This study aims to design a systematic process framework to guide the development, implementation and continuous improvement of data-driven tools in logistics operations. In addition, it seeks to understand how this transformation process enhances operational agility and flexibility, particularly within last-mile delivery contexts.
The research adopts an Action Research methodology, applied in collaboration with a logistics service provider. The study follows an iterative and participatory process involving the co-design, testing, validation and deployment of data-driven solutions, with a focus on the decision-making perspective.
The study demonstrates that a structured approach to data-driven transformation not only improves logistics efficiency but also enhances flexibility and agility in last-mile operations. Furthermore, it contributes to mitigating key organizational barriers – most notably cultural resistance – by involving decision-makers throughout the design and implementation process.
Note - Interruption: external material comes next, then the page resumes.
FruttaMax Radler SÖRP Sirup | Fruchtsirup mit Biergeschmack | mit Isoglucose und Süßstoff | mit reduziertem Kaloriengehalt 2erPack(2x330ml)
The proposed framework provides logistics managers and practitioners with a clear roadmap for initiating and sustaining data-driven transformation. Focusing on structured implementation and continuous improvement of organizations can enhance responsiveness, adaptability and operational performance in dynamic delivery environments.
This research contributes a novel, validated process framework for the development of data-driven tools in logistics. It offers a practical, experience-based approach that integrates technological, organizational and cultural dimensions of digital transformation, addressing a gap between theoretical models and real-world applications.